To validate a set of predictors of adverse outcomes in patients with ICU-acquired pneumonia in relation to clinically relevant assessment at 28 days.

Design:

Prospective, observational study.

Setting:

Six medical and surgical ICUs of a university hospital.

Patients:

Three hundred thirty-five patients with ICU-acquired pneumonia.

Interventions:

None.

Measurements and Main Results:

Development of predictors of adverse outcomes was defined when at least one of the following criteria was present at an evaluation made 72–96 hours after starting treatment: no improvement of Pao2/Fio2, need for intubation due to pneumonia, persistence of fever or hypothermia with purulent respiratory secretions, greater than or equal to 50% increase in radiographic infiltrates, or occurrence of septic shock or multiple organ dysfunction syndrome. We also assessed the inflammatory response by different serum biomarkers. The presence of predictors of adverse outcomes was related to mortality and ventilator-free days at day 28. Sequential Organ Failure Assessment score was evaluated and related to mortality at day 28.
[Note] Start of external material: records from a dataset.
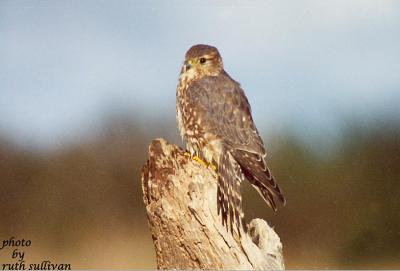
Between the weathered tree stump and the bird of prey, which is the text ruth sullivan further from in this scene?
the bird of prey

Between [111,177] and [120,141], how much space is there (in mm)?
342

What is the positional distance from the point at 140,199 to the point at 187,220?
63.9 inches

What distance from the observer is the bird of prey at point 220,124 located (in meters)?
2.95

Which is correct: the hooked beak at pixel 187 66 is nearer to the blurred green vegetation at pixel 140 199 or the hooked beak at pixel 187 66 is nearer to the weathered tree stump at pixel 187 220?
the blurred green vegetation at pixel 140 199

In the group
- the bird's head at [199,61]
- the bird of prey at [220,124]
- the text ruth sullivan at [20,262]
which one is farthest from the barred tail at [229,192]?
the text ruth sullivan at [20,262]

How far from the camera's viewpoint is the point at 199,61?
11.0ft

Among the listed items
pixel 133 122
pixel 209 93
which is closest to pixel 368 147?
pixel 209 93

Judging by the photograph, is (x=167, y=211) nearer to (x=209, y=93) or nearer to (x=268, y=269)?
(x=268, y=269)

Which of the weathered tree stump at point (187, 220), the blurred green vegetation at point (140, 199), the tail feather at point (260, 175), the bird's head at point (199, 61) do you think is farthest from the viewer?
the blurred green vegetation at point (140, 199)

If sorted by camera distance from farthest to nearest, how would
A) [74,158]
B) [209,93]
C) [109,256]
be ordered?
[74,158] → [109,256] → [209,93]

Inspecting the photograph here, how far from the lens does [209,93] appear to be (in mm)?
3248

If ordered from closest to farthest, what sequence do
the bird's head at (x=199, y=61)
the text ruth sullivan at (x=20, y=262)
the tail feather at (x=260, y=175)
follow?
the tail feather at (x=260, y=175)
the text ruth sullivan at (x=20, y=262)
the bird's head at (x=199, y=61)

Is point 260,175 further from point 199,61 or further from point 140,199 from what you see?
point 140,199

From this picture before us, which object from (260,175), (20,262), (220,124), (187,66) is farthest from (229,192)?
(20,262)
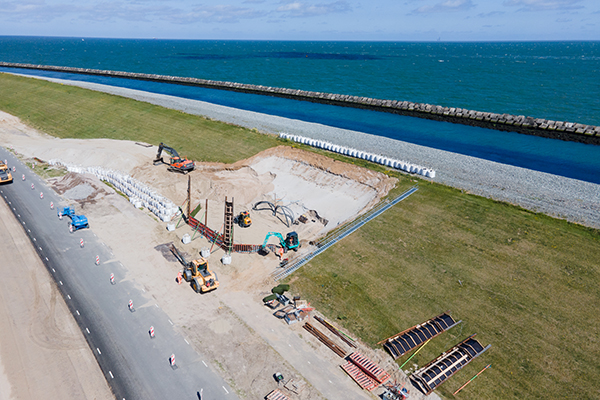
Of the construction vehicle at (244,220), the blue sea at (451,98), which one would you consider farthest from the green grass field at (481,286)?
the blue sea at (451,98)

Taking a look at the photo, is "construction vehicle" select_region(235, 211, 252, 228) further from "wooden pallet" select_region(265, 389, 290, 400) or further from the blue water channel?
the blue water channel

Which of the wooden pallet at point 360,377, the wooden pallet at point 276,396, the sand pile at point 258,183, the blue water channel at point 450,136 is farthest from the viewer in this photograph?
the blue water channel at point 450,136

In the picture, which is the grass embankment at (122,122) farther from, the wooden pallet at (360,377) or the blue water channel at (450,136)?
the wooden pallet at (360,377)

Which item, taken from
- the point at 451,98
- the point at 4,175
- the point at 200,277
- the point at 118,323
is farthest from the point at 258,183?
the point at 451,98

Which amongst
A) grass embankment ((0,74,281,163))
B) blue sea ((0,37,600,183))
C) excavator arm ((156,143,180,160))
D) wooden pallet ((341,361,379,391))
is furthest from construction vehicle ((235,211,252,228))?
blue sea ((0,37,600,183))

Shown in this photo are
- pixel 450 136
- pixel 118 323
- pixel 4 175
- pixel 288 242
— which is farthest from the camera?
pixel 450 136

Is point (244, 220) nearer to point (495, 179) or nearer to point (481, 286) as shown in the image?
point (481, 286)
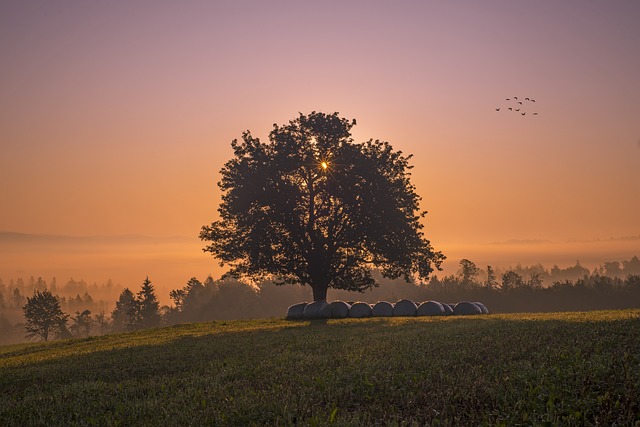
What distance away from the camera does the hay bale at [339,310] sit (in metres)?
54.2

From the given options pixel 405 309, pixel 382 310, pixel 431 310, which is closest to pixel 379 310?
pixel 382 310

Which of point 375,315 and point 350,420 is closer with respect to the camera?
point 350,420

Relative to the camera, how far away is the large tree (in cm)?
5316

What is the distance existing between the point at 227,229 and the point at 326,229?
10571 millimetres

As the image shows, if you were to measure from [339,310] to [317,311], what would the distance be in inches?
90.7

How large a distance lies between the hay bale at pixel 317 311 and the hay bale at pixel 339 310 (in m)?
0.52

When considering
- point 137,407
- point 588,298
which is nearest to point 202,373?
point 137,407

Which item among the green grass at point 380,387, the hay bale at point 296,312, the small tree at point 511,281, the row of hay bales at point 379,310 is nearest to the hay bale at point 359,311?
the row of hay bales at point 379,310

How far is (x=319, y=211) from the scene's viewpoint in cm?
5544

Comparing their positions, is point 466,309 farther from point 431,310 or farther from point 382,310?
point 382,310

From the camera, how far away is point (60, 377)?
1791cm

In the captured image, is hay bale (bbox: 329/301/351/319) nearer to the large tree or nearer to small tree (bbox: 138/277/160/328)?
the large tree

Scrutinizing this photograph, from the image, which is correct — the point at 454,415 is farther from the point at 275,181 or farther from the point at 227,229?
the point at 227,229

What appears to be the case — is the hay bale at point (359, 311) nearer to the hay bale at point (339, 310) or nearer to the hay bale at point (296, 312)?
the hay bale at point (339, 310)
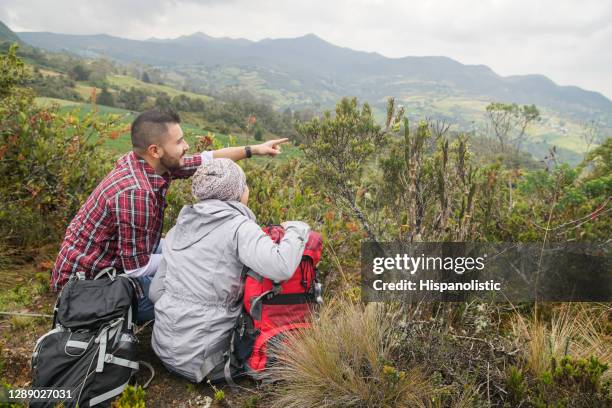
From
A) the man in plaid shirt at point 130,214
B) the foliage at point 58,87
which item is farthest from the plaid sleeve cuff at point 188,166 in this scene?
the foliage at point 58,87

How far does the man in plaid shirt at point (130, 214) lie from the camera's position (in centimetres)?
281

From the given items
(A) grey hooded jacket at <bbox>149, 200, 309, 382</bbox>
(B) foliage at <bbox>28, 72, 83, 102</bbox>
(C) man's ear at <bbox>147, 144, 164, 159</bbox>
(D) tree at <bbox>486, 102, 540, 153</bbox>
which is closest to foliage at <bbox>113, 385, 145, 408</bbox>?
(A) grey hooded jacket at <bbox>149, 200, 309, 382</bbox>

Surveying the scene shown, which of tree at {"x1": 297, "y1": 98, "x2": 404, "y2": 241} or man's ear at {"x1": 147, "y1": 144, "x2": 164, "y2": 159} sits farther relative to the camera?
tree at {"x1": 297, "y1": 98, "x2": 404, "y2": 241}

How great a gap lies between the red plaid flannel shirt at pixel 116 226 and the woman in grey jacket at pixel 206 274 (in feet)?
1.02

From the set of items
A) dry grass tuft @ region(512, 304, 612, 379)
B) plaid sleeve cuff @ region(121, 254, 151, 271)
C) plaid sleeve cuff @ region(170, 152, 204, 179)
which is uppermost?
plaid sleeve cuff @ region(170, 152, 204, 179)

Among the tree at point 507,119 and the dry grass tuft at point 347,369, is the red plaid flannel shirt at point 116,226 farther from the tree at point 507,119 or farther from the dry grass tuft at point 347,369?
the tree at point 507,119

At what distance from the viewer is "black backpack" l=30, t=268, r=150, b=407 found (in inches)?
96.5

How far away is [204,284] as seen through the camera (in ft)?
8.79

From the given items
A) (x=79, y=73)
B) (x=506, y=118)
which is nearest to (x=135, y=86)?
(x=79, y=73)

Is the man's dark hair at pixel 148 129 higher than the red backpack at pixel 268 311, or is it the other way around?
the man's dark hair at pixel 148 129

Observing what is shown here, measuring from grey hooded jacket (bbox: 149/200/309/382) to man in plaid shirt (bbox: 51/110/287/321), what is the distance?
0.31 meters

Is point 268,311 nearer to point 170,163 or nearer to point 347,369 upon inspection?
point 347,369

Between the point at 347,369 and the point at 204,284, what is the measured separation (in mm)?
1010

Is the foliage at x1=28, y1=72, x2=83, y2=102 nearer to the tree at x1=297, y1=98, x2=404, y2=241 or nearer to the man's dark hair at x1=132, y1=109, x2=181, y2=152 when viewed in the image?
the tree at x1=297, y1=98, x2=404, y2=241
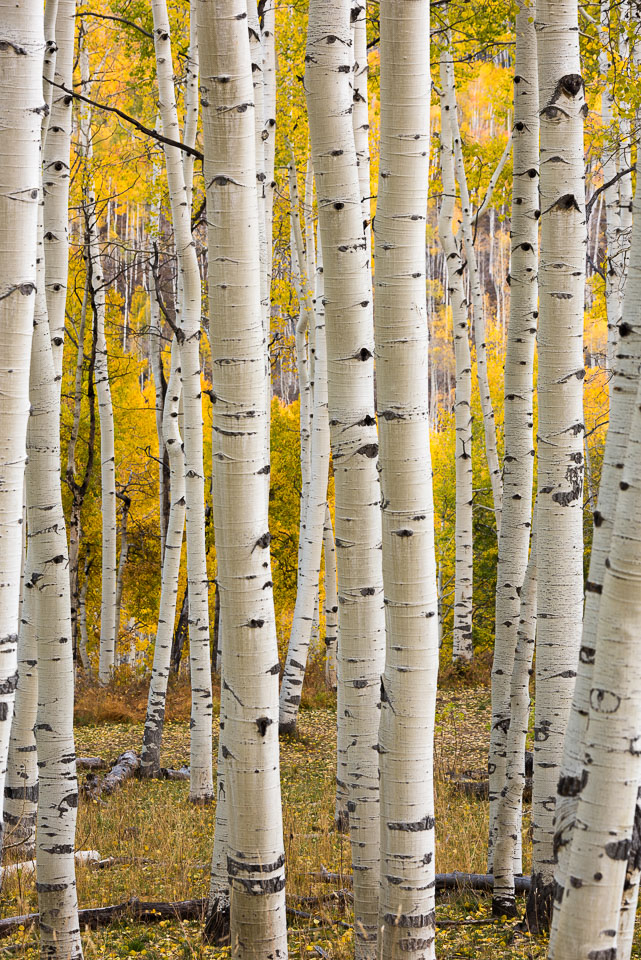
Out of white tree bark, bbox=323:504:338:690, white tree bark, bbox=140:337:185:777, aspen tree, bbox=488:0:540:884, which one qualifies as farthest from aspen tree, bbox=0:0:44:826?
white tree bark, bbox=323:504:338:690

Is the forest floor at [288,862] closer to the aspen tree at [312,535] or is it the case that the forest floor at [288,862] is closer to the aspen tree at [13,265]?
the aspen tree at [312,535]

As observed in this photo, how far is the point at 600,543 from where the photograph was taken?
6.54ft

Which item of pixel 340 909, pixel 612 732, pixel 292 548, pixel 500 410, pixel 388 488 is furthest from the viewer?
pixel 500 410

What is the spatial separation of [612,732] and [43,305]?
296 cm

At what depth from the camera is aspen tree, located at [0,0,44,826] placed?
222cm

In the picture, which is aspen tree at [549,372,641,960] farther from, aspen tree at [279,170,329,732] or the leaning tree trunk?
aspen tree at [279,170,329,732]

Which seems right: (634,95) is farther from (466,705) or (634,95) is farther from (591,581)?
(466,705)

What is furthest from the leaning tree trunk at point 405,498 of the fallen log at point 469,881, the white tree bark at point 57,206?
the white tree bark at point 57,206

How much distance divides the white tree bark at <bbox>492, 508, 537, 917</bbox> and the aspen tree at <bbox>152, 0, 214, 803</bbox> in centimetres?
301

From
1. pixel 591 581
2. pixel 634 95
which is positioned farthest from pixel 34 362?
pixel 634 95

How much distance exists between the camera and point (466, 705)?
11172mm

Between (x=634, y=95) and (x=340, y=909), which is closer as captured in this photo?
(x=340, y=909)

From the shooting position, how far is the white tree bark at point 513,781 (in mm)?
3836

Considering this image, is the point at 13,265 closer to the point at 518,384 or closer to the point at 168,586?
the point at 518,384
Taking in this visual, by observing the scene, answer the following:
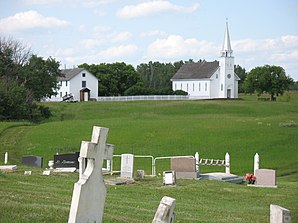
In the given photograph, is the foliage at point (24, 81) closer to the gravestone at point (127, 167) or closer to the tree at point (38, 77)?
the tree at point (38, 77)

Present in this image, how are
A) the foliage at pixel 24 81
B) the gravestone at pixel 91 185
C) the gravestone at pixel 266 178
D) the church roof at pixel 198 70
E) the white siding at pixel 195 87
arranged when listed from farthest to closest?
1. the church roof at pixel 198 70
2. the white siding at pixel 195 87
3. the foliage at pixel 24 81
4. the gravestone at pixel 266 178
5. the gravestone at pixel 91 185

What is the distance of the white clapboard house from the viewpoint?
11650 centimetres

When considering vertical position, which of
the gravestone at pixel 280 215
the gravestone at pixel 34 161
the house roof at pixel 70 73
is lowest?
the gravestone at pixel 34 161

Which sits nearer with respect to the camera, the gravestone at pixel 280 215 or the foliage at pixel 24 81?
the gravestone at pixel 280 215

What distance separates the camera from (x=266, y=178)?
25.8 metres

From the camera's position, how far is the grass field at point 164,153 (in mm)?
14430

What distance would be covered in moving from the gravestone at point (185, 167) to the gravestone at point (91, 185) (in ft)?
55.5

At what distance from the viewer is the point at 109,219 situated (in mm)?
11586

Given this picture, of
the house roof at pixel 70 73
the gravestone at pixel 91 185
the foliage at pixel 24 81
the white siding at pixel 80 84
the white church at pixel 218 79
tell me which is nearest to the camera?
the gravestone at pixel 91 185

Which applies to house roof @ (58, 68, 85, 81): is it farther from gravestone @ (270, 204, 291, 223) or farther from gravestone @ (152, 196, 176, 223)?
gravestone @ (152, 196, 176, 223)

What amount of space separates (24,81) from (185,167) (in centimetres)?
5277

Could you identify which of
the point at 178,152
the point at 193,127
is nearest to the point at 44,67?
the point at 193,127

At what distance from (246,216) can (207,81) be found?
110m

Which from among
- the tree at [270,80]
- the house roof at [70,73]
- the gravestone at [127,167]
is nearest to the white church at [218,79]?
the tree at [270,80]
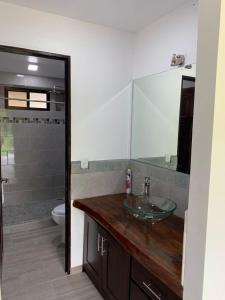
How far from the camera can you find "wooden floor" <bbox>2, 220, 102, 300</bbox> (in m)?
2.15

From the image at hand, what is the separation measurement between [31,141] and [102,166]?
2.17 metres

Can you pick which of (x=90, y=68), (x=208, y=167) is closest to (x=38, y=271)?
(x=90, y=68)

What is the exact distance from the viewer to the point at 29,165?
422 cm

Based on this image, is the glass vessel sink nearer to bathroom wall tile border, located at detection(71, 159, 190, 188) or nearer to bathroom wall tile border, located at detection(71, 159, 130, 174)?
bathroom wall tile border, located at detection(71, 159, 190, 188)

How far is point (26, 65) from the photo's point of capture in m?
3.44

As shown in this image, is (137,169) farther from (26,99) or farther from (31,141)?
(26,99)

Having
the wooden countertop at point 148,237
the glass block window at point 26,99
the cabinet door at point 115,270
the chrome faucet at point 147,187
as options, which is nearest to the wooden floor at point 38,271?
the cabinet door at point 115,270

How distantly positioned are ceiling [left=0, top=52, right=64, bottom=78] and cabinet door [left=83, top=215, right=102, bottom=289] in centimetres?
209

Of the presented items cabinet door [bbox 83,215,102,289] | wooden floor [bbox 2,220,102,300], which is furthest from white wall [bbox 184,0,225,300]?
wooden floor [bbox 2,220,102,300]

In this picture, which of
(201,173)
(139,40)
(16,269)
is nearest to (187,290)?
(201,173)

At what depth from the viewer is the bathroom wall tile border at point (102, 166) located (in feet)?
7.76

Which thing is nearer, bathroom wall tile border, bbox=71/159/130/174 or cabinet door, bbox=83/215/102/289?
cabinet door, bbox=83/215/102/289

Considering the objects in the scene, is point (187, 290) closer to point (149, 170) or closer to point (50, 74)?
point (149, 170)

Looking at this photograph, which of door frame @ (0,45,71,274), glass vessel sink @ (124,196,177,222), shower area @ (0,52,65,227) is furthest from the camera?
shower area @ (0,52,65,227)
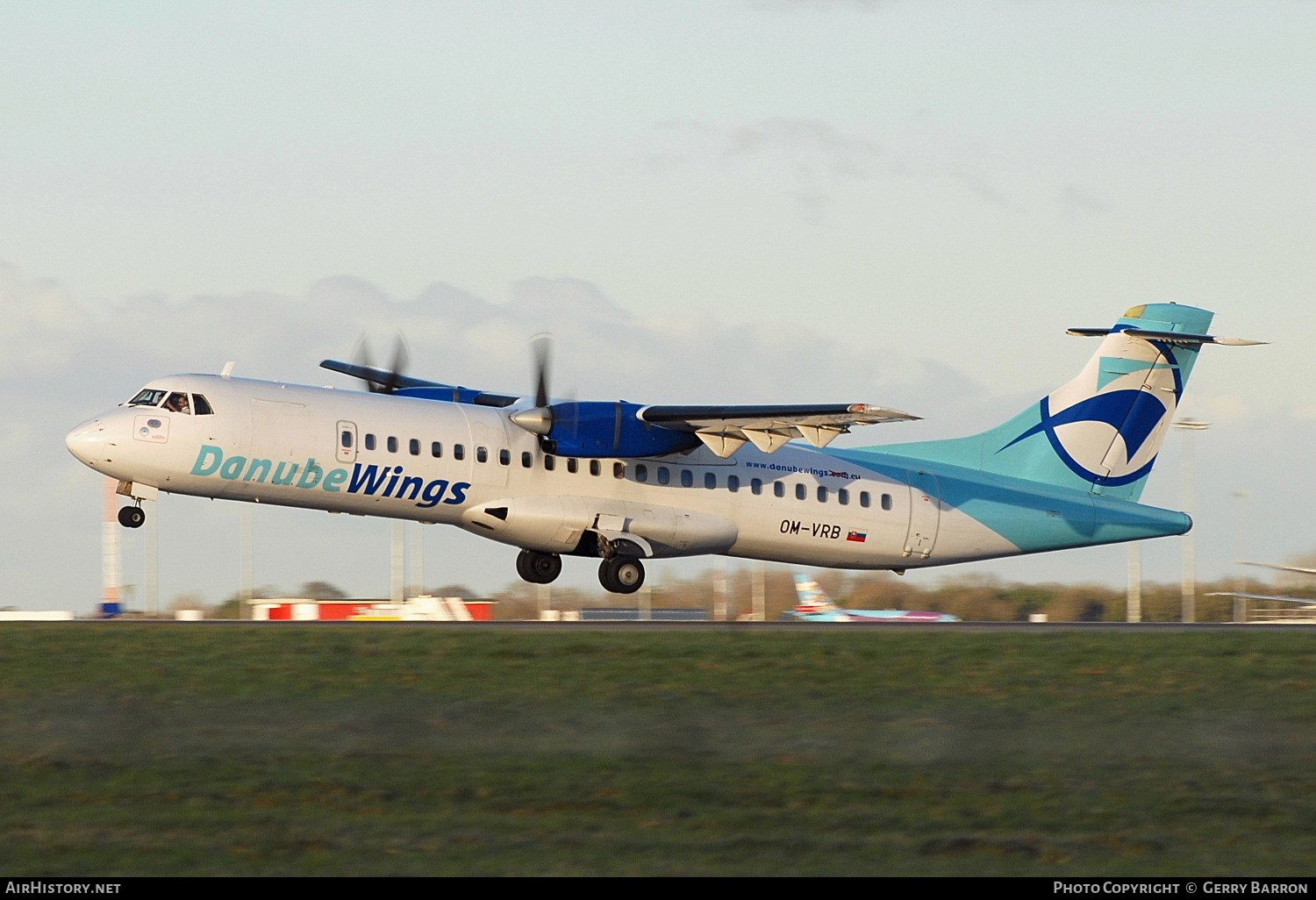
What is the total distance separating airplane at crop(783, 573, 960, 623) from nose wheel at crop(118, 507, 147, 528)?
73.4 ft

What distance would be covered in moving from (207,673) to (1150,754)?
35.4 feet

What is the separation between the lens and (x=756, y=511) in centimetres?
3008

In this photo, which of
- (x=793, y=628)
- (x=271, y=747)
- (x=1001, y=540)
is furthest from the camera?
(x=1001, y=540)

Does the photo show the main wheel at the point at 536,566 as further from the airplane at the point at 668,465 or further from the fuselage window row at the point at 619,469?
the fuselage window row at the point at 619,469

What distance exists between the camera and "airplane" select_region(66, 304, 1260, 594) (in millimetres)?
26422

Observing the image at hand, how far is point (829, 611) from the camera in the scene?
5194cm

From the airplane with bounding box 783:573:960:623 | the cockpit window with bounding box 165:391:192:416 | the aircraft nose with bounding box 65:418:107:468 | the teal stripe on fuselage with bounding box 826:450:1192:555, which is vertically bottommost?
the airplane with bounding box 783:573:960:623

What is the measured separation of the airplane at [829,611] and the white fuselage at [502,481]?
13152 millimetres

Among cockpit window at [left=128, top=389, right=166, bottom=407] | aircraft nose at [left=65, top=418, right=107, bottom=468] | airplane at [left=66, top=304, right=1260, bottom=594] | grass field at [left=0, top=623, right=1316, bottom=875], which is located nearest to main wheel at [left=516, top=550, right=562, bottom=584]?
airplane at [left=66, top=304, right=1260, bottom=594]

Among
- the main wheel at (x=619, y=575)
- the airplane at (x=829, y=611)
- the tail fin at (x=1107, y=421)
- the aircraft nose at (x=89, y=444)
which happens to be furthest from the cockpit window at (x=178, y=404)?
the airplane at (x=829, y=611)

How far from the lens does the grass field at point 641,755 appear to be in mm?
11766

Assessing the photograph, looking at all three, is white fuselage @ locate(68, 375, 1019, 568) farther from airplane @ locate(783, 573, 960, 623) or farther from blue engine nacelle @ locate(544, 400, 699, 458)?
airplane @ locate(783, 573, 960, 623)

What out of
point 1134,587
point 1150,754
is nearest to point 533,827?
point 1150,754

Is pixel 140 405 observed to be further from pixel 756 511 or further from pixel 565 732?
pixel 565 732
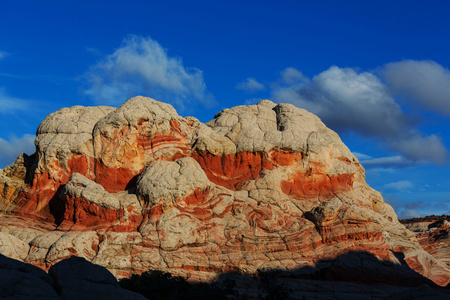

One hundred eighty-four (55%) patients had at least one predictor of adverse outcomes. The 28-day mortality was higher for those with versus those without predictors of adverse outcomes (45% vs 19%, p < 0.001), and ventilator-free days were lower (median [interquartile range], 0 [0–17] vs 22 [0–28]) for patients with versus patients without predictors of adverse outcomes (p < 0.001). The lack of improvement of Pao2/Fio2 and lack of improvement in Sequential Organ Failure Assessment score from day 1 to day 5 were independently associated with 28-day mortality and fewer ventilator-free days. The marginal structural analysis showed an odds ratio of death 2.042 (95% CI, 1.01–4.13; p = 0.047) in patients with predictors of adverse outcomes. Patients with predictors of adverse outcomes had higher serum inflammatory response accordingly to biomarkers evaluated.

Conclusions:

The presence of any predictors of adverse outcomes was associated with mortality and decreased ventilator-free days at day 28. The lack of improvement in the Pao2/Fio2 and Sequential Organ Failure Assessment score was independently associated with mortality in the multivariate analysis.